In leadership, and in life, we are constantly confronted with the pressures of paradox. According to Morgan (1998), in the book Images of Organizations, we are continually pushed-pulled in two different directions by bosses, by politics, by circumstances, by regulatory entities, by our values. Looks something like this:
Innovate <----------> Avoid Mistakes
Think long term <----------> Deliver results now
Cut costs <----------> Increase morale
Reduce staff <----------> Improve teamwork
Be flexible <----------> Respect the rules
Collaborate <----------> Compete
Decentralize <----------> Retain control
Specialize <----------> Be opportunistic
Low costs <----------> High quality
Each goal of those dichotomies seems worthy and noble. Yet, whenever we narrow our view of life/work/relationships/problems by thinking of them in isolated constructs (as shown above) we have, in effect, "simplified" the metrics. But, life/work/relationships/problems defy simplified metrics, they must be considered and navigated holistically. It requires us to do the dance of paradox, to find the "sweet spot" on each continuum, but taken in the context of the whole.

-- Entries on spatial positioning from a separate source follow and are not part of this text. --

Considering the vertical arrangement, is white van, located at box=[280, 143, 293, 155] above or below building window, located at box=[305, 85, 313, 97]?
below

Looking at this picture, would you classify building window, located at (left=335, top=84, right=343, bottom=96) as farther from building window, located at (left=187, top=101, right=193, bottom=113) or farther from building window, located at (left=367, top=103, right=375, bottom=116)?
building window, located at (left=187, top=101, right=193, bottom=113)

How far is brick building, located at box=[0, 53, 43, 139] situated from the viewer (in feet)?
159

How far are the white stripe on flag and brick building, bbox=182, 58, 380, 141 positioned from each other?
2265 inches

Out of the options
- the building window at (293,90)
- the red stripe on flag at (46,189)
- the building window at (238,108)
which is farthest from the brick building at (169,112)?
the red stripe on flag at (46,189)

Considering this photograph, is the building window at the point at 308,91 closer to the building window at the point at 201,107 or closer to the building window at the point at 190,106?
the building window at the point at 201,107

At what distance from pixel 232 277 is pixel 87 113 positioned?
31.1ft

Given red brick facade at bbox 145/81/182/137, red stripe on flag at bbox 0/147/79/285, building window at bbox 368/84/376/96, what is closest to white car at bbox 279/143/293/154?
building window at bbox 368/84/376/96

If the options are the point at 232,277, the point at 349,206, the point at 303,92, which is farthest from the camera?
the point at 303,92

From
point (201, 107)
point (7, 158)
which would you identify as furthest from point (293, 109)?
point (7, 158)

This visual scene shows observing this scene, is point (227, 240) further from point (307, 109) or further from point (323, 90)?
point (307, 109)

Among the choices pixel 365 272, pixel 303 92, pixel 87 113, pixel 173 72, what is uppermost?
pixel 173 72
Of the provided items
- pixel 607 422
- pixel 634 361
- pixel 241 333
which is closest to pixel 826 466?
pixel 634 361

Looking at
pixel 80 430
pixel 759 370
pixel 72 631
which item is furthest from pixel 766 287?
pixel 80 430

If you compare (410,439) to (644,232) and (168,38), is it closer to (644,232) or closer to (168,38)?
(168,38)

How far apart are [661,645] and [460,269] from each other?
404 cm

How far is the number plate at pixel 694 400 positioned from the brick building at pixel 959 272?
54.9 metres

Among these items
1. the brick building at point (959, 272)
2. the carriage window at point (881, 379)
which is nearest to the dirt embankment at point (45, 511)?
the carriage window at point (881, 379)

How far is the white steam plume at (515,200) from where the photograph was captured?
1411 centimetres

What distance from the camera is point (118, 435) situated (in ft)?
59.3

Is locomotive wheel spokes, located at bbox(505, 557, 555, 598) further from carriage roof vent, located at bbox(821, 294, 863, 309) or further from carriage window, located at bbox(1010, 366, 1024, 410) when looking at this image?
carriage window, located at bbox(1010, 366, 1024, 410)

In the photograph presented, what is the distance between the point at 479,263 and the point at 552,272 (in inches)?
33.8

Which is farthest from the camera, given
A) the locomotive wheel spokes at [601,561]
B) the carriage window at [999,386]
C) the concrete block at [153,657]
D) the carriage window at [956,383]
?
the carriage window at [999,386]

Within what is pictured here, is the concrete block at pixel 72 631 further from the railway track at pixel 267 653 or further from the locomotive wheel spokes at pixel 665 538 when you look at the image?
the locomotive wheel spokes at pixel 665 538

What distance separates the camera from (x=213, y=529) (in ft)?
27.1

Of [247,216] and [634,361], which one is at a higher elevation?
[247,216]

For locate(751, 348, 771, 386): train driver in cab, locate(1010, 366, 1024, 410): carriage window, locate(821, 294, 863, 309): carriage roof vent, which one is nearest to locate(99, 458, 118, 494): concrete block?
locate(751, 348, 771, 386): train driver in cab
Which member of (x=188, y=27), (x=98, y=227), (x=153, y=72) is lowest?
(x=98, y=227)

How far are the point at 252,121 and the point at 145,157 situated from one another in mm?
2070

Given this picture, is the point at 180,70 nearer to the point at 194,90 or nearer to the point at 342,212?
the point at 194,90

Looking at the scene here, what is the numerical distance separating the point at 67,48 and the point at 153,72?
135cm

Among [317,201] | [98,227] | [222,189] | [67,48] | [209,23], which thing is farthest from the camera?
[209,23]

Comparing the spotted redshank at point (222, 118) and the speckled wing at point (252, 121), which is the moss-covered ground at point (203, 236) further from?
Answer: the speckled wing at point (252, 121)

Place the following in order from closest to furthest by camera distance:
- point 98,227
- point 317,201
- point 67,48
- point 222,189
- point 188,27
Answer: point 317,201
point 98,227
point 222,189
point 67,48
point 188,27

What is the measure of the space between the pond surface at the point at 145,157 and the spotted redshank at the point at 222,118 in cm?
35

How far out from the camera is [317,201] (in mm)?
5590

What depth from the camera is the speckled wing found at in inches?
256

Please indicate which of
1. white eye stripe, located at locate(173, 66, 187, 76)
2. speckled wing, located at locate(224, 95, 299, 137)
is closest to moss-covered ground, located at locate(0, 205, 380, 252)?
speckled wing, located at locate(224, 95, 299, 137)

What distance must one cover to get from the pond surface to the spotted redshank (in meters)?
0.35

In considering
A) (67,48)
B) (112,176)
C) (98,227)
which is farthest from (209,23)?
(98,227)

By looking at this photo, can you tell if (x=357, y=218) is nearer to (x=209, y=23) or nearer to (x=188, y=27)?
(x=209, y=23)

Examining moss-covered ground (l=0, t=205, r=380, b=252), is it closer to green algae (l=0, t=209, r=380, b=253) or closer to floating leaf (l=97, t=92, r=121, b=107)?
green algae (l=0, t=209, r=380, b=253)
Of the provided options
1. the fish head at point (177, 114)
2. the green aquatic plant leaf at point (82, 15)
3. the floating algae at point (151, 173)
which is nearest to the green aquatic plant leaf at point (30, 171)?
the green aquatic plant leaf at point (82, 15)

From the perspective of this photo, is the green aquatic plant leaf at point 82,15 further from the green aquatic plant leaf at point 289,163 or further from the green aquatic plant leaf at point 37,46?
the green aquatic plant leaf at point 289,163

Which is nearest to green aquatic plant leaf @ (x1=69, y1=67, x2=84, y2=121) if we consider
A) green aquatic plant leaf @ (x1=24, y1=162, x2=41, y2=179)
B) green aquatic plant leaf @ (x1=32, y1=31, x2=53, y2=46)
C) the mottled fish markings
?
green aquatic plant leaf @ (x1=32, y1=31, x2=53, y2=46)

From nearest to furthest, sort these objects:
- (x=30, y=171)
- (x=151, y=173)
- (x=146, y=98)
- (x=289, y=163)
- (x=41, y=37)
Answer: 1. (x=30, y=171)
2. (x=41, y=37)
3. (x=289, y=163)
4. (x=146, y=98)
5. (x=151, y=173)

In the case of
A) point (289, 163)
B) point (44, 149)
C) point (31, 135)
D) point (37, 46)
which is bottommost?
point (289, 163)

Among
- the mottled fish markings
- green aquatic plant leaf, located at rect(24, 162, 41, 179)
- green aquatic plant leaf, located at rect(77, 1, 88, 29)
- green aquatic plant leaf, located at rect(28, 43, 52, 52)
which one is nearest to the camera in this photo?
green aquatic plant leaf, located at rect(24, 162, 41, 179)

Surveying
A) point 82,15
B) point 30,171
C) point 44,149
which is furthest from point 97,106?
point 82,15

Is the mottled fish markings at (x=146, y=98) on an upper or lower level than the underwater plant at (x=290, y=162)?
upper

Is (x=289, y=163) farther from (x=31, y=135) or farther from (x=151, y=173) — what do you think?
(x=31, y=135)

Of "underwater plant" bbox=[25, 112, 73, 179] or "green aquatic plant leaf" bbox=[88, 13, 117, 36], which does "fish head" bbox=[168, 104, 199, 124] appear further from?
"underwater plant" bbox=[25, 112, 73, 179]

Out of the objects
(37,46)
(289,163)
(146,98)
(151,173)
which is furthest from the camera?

The "sweet spot" on each of those continua above is found by viewing them through the lenses of our values, our ethical anchors. Nobody can determine our values and ethical anchors for us - that comes from thoughtful soul-searching and self-reflection.
Wise mentors, great thinkers, exemplars can all help us find our moral grounding, but at the end of the day, it's a learning journey we must take for ourselves. And, that journey never ends.